# [GIVEN TEXT]
⁂
Although I wanted to use the BLAKE2 algorithm, Microsoft doesn’t supply one in .NET, and the only NuGet packages available were a random assortment from developers I don’t know or trust. It was a perfect example of a “free as in mattress” problem, if that’s how you tend to view these things. I didn’t want to take the time to evaluate the available libraries properly nor to write my own, so I decided to simply take the first 40 bits of a SHA256 hash instead, using the hash algorithm built in to .NET (which uses CNG on Windows) .

When .NET Core 2.1 RC1 was released a couple of weeks ago, I was trying to come up with a small project I could use to try out the new X86 Intrinsics support. The reference BLAKE2 implementation includes SSE-optimized versions of the algorithms, so I though porting those would let me test out the new functionality while getting the trustworthy BLAKE2 implementation I had wanted. And since I had to set up a reference implementation and test harness for checking correctness and for benchmarking, I decided to go all out and check all the NuGet packages I could find using the same tests/standards. What I found was that the “free as in mattress” view of things is as legit as ever.
⁂
# [ENTRIES SHOWN]
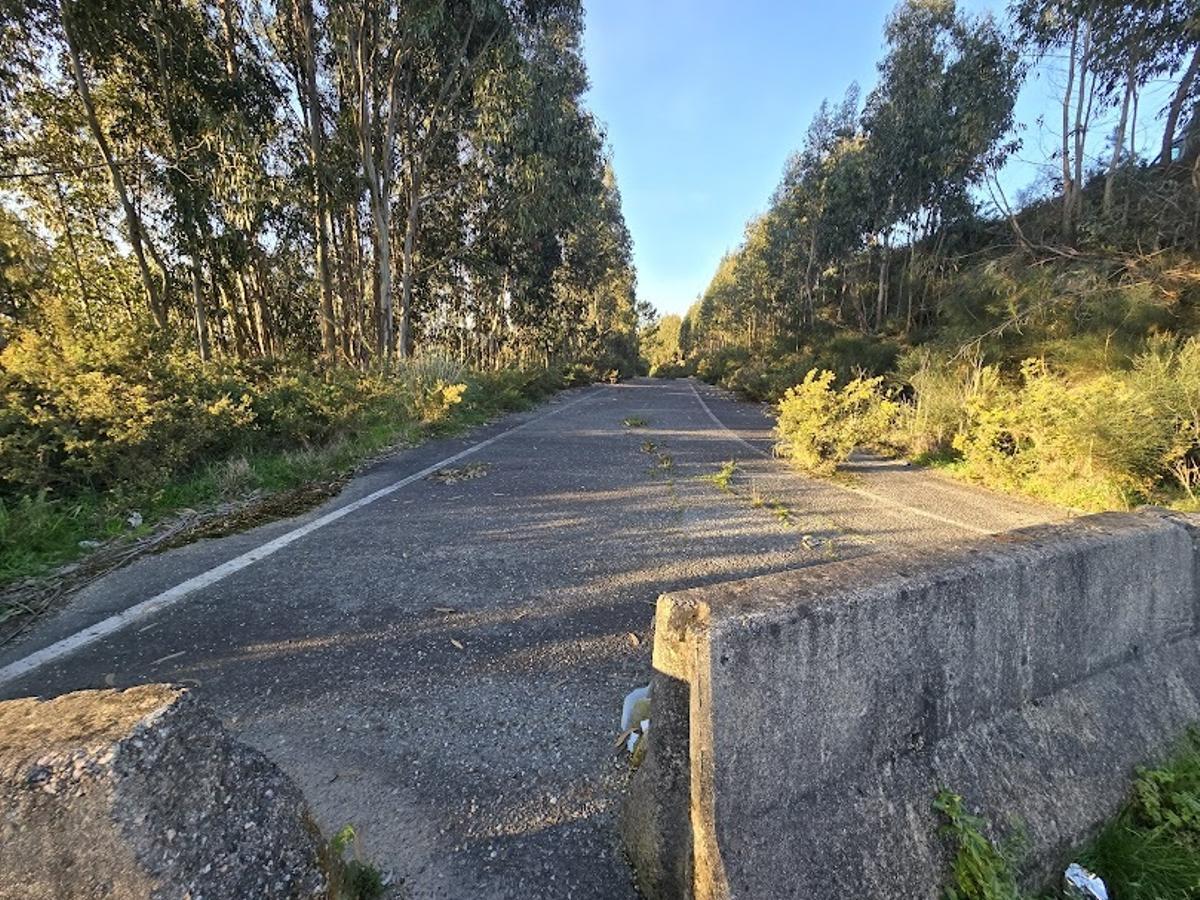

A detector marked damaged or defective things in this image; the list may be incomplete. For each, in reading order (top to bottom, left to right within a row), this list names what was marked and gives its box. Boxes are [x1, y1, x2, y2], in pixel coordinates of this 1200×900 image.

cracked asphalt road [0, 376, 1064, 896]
⁂
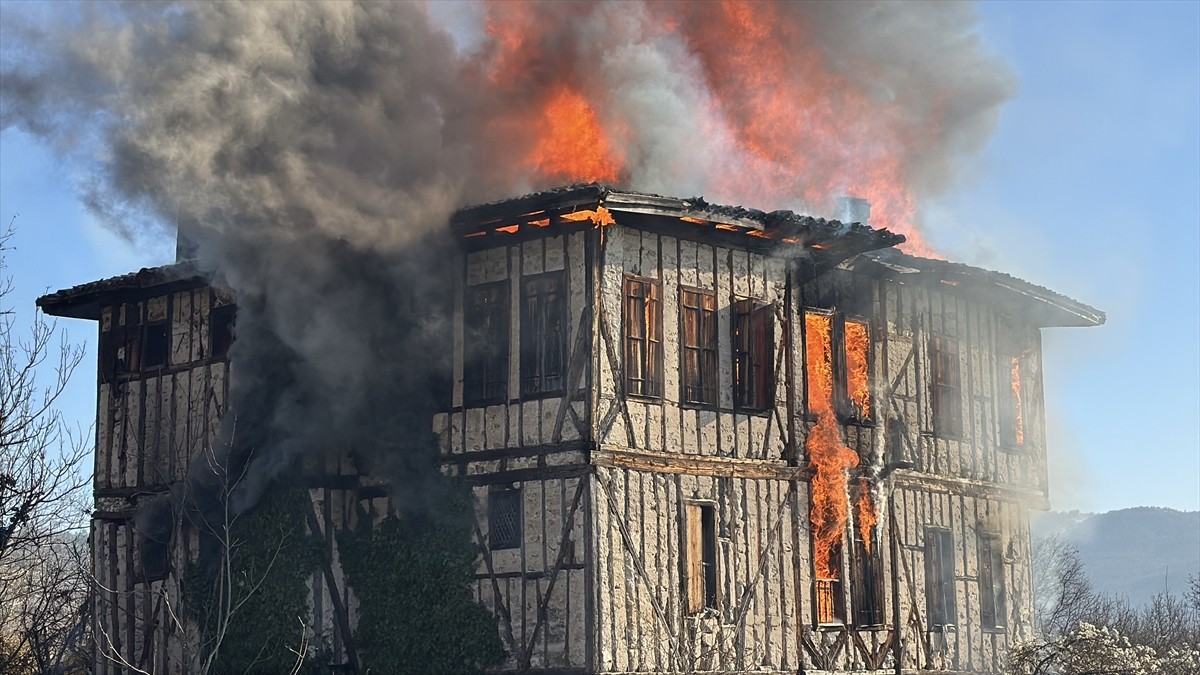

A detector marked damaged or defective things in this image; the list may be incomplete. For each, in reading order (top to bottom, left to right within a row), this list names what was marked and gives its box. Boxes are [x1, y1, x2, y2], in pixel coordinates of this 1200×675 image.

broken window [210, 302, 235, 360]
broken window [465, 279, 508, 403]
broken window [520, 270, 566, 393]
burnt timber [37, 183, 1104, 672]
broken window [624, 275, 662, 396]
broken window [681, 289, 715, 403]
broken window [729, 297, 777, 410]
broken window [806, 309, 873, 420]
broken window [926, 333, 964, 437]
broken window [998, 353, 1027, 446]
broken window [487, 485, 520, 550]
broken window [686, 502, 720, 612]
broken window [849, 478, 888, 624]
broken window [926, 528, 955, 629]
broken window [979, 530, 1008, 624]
⁂
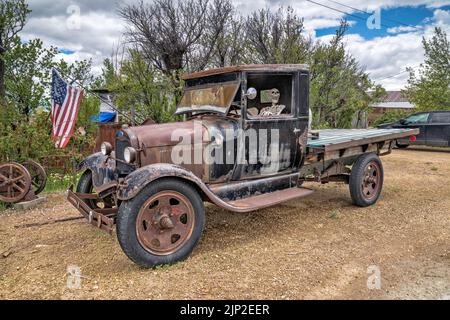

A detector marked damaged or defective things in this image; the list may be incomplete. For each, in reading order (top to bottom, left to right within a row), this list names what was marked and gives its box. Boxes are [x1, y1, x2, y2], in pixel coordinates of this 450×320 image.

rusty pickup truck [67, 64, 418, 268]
⁂
# [COMPLETE THE FOLLOWING]
[1] Reproduce word for word the part of the BLAKE2 passage starting with "Although I wanted" and going on through "on Windows) .".
[2] In the BLAKE2 passage, what did the writer use instead of BLAKE2?
[3] Continue the passage about BLAKE2 in .NET, starting after its last sentence.

# [RESPONSES TO THE EXERCISE]
[1]
Although I wanted to use the BLAKE2 algorithm, Microsoft doesn’t supply one in .NET, and the only NuGet packages available were a random assortment from developers I don’t know or trust. It was a perfect example of a “free as in mattress” problem, if that’s how you tend to view these things. I didn’t want to take the time to evaluate the available libraries properly nor to write my own, so I decided to simply take the first 40 bits of a SHA256 hash instead, using the hash algorithm built in to .NET (which uses CNG on Windows) .

[2] The first 40 bits of a SHA256 hash, using the hash algorithm built in to .NET.

[3]
BLAKE2 in a Nutshell

BLAKE2 is derived from the BLAKE algorithm, which was one of the leading candidates from the SHA-3 competition. Ultimately, it wasn’t chosen (that honor went to Keccak), but it has some interesting properties that make it useful for general-purpose secure hashing. The short version is, they claim it’s more secure than SHA-2, and the modifications in BLAKE2 make it faster than MD5 when calculated in software. Basically, anywhere people use MD5 today, BLAKE2 is a definite upgrade.

BLAKE2 comes in two flavors: BLAKE2b and BLAKE2s. BLAKE2b produces a 512-bit hash using an internal state made up of 8 64-bit values and is optimized for 64-bit platforms. BLAKE2s uses 8 32-bit values to produce a 256-bit hash so it can be faster on 32-bit platforms. In Part 2 of this post, we’ll see that use of the SSE instruction sets can make BLAKE2b perform nearly equally in 32-bit and 64-bit, but let’s not jump ahead…

The Reference

The designers of BLAKE2 published several reference implementations in a GitHub repo, so that’s a natural place to start.

Among those is a C# implementation (Blake2Sharp), which should be the perfect reference to use for my testing. The only thing that gave me pause was that the code is incomplete. Not all the BLAKE2 functionality is finished. Tree hashing mode, for example, is partially there but commented out. And there are three different versions of the core algorithm implementation, with two of those commented out – both slower than the ‘unrolled’ version that is enabled. It’s also missing the BLAKE2s variant. Bottom line: it looks like a work in progress and hasn’t been updated in years. I decided to include it in my testing but figured I should bring along some backup just to be safe…

The C reference implementation is complete, including both the BLAKE2b and BLAKE2s variants. And there are the aforementioned SSE-optimized versions. I decided to compile the scalar version into a DLL and call it via PInvoke as a baseline performance reference.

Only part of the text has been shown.